• **REQUEST A**:
List every kind of tree the testimony mentions growing where its writer grew up in the tropics.
• **REQUEST B**:
Output the testimony word for word, everything from "Growing up, I" down to "through until now….".
-- start of EXTRACT TO READ --
My Redeemer is Faithful (Part 1)….Find Us Faithful Series

Today we continue our New Series FIND US FAITHFUL with a 3 part testimony from Tanya entitled “My Redeemer is Faithful”

My Redeemer is Faithful

As I look back on this road I’ve travelled
I see so many times He carried me through
If there’s one thing that I’ve learned in my life
My redeemer is faithful and true

Growing up, I never envisioned my life would have taken this path, but I definitely know that it is the hand of God that brought me to this point.

So that you can see God’s remarkable leading in my life, I have decided to trace from my childhood through until now….

I was raised by my mother who is not a Christian. From an early age, I attended church with my aunt and continued to do so for my entire life. Growing up in a non-Christian household meant that there were a lot of things I should have been able to do that Christians were not allowed to do. Now I use the term “should’ as my mother was very strict and so we (my sisters and I) could not do them.

I was always quite shy and quiet, but in the same breath, I always stand up for what I believe and would not avoid a confrontation if I believe that this is something that I need to stand up for. Anyway, I kept very few friends growing up for more than one reason. I grew up poor, to the point that there was a period where our floor was rotted and you could actually see into the cellar. You had to walk on certain boards so that you would not fall through the floor. Because of this I felt ashamed and kept my school friends at and church friends at a distance because I did not want them to know. My neighbourhood friends were kept at a distance too since a lot of them did things like curse, steal- the older ones inn my sisters’ age group were into drugs and partying- my mother was strict, my family was reserved, and I tell you we were blessed by it!

Growing up with a single mother of 3 meant that she worked long hours to support us, but unfortunately those long hours did not translate into a substantial amount of money.

On the contrary, she worked long and it was still very difficult to support us. We had other help from my grandmother who we lived with so were survived. Besides that, growing up in the tropics, we had a breadfruit tree, an apple tree, a soursop tree, a lime tree and coconut trees and banana trees at a point too. My mother also kept a vegetable garden which I loved to work in. On Sundays my grandmother, my cousins and I would go and sell the produce form the garden. During the week I spent a lot of time in that garden, wiping off caterpillar eggs, pulling weeds, watering that garden- I loved it! Well except the manure part since I was really grossed out by that (shhhh. I am still weirded out by poop but I am not phased by blood go figure!)
-- end of EXTRACT TO READ --
-- start of EXCERPTED DATA --
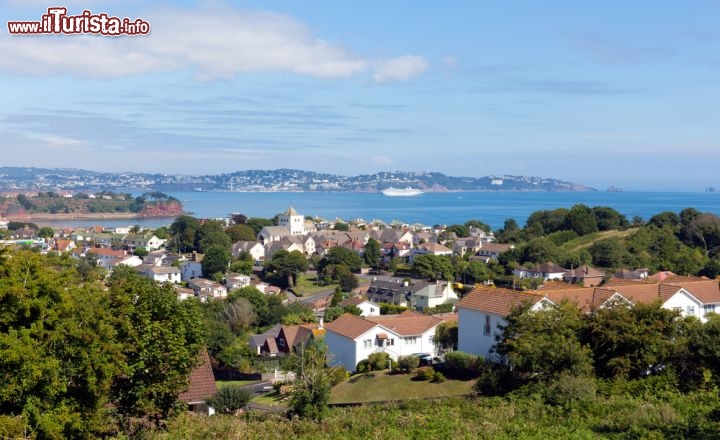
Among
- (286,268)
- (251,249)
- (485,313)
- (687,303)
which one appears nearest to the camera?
(485,313)

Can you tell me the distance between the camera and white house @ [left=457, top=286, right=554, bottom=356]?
16047mm

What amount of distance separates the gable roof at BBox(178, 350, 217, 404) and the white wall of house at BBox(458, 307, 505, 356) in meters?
6.56

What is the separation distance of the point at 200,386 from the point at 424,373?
18.0 ft

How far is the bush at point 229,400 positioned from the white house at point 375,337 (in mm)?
6743

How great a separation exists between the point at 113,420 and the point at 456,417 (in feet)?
16.7

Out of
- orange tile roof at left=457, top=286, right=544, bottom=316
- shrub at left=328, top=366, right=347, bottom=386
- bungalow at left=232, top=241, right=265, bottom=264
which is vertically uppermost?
orange tile roof at left=457, top=286, right=544, bottom=316

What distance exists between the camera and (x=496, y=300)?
54.4ft

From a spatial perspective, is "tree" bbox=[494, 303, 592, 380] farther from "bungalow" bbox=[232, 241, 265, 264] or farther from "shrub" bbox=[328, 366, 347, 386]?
"bungalow" bbox=[232, 241, 265, 264]

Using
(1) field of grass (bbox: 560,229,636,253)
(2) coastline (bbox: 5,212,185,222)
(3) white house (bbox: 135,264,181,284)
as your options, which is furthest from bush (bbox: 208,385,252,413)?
(2) coastline (bbox: 5,212,185,222)

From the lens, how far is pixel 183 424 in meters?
10.3

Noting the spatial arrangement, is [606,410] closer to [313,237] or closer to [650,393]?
[650,393]

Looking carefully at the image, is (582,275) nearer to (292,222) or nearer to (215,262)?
(215,262)

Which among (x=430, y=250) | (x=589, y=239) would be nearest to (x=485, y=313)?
(x=589, y=239)

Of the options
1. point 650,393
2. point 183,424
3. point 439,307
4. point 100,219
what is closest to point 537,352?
-- end of EXCERPTED DATA --
• **WRITTEN RESPONSE A**:
breadfruit tree
apple tree
soursop tree
lime tree
coconut trees
banana trees

• **WRITTEN RESPONSE B**:
Growing up, I never envisioned my life would have taken this path, but I definitely know that it is the hand of God that brought me to this point.

So that you can see God’s remarkable leading in my life, I have decided to trace from my childhood through until now….